--- Start of Provided records ---

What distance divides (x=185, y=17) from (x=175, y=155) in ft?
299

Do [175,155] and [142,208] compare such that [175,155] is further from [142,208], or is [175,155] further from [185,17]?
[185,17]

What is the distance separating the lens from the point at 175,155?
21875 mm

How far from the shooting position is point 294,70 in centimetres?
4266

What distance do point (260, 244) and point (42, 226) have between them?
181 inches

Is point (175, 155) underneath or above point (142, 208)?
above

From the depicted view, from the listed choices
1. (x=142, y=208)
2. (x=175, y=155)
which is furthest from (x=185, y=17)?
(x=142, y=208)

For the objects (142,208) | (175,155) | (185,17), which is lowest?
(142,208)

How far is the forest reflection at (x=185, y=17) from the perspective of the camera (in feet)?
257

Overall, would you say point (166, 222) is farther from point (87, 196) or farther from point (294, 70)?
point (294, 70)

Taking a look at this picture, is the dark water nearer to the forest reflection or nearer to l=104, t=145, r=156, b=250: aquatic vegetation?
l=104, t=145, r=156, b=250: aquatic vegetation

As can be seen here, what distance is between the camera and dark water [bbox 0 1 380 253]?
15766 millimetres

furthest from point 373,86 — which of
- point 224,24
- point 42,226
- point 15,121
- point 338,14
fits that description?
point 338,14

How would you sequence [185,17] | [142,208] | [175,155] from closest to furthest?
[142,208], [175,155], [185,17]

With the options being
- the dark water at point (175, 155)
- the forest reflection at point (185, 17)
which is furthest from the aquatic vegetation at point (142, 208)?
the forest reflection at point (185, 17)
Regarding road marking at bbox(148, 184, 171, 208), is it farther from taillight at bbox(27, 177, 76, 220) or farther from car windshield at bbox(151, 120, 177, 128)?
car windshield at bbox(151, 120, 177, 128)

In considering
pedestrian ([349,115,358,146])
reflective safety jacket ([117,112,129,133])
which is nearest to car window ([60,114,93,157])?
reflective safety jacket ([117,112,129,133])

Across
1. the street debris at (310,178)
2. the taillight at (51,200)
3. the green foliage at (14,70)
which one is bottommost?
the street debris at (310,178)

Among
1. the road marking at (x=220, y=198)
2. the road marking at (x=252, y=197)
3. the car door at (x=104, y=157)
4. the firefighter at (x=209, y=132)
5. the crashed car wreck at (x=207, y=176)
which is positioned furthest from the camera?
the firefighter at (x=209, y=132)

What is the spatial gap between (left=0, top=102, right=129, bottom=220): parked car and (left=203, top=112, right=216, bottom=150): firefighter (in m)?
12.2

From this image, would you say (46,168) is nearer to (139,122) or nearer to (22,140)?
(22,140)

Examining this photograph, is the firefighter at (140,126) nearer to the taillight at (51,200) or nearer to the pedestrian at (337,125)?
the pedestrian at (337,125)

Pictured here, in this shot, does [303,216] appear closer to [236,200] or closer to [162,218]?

--- End of Provided records ---

Task prompt - Give the items from the line with "Examining this photograph, is" through the end of the items as a Markdown table with the columns Row and Line, leaving out blank lines.

Task result -
| Row | Line |
|---|---|
| 1 | Examining this photograph, is the firefighter at (140,126) nearer to the taillight at (51,200) or nearer to the pedestrian at (337,125)? |
| 2 | the pedestrian at (337,125) |
| 3 | Pictured here, in this shot, does [303,216] appear closer to [236,200] or closer to [162,218]? |